En lo institucional, la transición se debe orientar al desarrollo de formas de organización que permitan el fluir de la energía política en aras de crear el capital político que requerimos para crear sociedad. La tradición institucional colombiana nos indica abrupta y descomunalmente la necedad de insistir en la frivolidad de armar y desarmar instituciones, sean estas normas, leyes, constituciones u organizaciones. Es una lección dolorosa y costosa, cuyo capitulo reciente más notorio fue el de la expedición de nuestra Constitución del 91, que más temprano que tarde, demostró que las instituciones no nacen del papel, sino que, cuando existen, se registran en el papel. De allí que lejos de haber perdido vigencia el tema institucional, nos indica la urgencia de repensarlo y de afianzar la transición en la recuperación o creación de instituciones, entendidas como arreglos basados en la confianza, en la comunicación y la solidaridad. Sin estas instituciones no es lícito pensar en contar con las bases para la creación de una sociedad democrática.

LISTA DE TAREAS ->
1) Por favor, responde estas preguntas sobre el fragmento acerca de la transición institucional:
(a) ¿Hacia qué se debe orientar la transición en lo institucional?
(b) ¿Qué constitución aparece como el capítulo reciente más notorio de esa lección dolorosa y costosa?
(c) ¿Cómo se entienden las instituciones que deben recuperarse o crearse?
2) Prosigue el fragmento acerca de la transición institucional desde su última oración.

INFORMACIÓN PROPORCIONADA ->
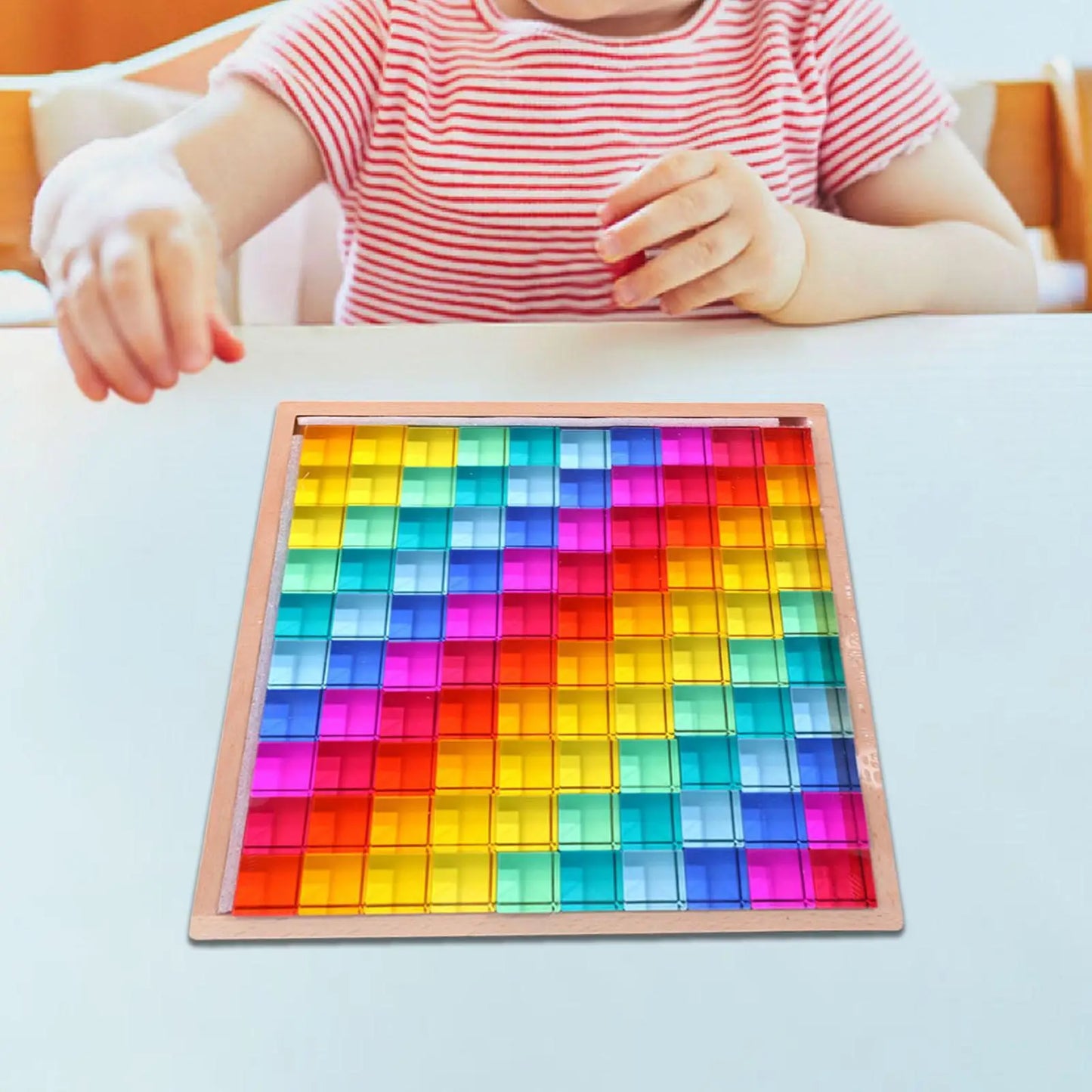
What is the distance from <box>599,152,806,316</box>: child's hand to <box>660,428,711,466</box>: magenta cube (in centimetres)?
10

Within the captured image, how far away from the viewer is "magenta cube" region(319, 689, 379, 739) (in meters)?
0.42

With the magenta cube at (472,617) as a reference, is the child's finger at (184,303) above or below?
above

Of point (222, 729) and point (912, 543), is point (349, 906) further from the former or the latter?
point (912, 543)

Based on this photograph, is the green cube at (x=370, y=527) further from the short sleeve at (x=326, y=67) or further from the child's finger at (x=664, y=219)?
the short sleeve at (x=326, y=67)

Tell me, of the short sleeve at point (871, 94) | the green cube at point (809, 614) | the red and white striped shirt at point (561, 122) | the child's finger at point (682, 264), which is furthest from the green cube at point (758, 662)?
the short sleeve at point (871, 94)

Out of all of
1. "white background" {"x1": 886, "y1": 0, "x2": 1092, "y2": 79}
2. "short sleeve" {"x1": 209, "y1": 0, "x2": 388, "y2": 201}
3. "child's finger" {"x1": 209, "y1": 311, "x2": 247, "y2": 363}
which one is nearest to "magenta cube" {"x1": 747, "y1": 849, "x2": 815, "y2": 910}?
"child's finger" {"x1": 209, "y1": 311, "x2": 247, "y2": 363}

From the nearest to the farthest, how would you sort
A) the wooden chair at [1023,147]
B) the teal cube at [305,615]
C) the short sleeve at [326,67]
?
the teal cube at [305,615] → the short sleeve at [326,67] → the wooden chair at [1023,147]

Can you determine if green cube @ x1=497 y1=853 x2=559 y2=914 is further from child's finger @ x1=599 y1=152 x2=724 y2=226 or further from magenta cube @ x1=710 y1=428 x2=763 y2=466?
child's finger @ x1=599 y1=152 x2=724 y2=226

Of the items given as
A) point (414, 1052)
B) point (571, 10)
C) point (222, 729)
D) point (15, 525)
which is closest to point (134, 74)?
point (571, 10)

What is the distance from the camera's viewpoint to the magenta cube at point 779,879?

CONJUNTO DE RESPUESTAS ->
1)
(a) Al desarrollo de formas de organización que permitan el fluir de la energía política, para crear el capital político que se requiere para crear sociedad.
(b) La Constitución del 91.
(c) Como arreglos basados en la confianza, en la comunicación y la solidaridad.

2)
Si observamos la naturaleza de los componentes de la transición, su sentido de cambio de los fantasmas que conforman el subconsciente colectivo, podemos entender que el exorcismo debe realizarse a través de una nueva pedagogía de la creación, donde la imaginación, la creatividad, los valores propios, los sentimientos, el afecto y la fe den espacio al repensarnos, como condición para descubrir que nuestra soledad se reafirma en la negación del otro, que soy yo mismo, en cuanto a pertenecer a una misma y grande nación. Así entendemos este ejercicio de la Misión Política que quiere proponer un nuevo camino para iniciar la transición.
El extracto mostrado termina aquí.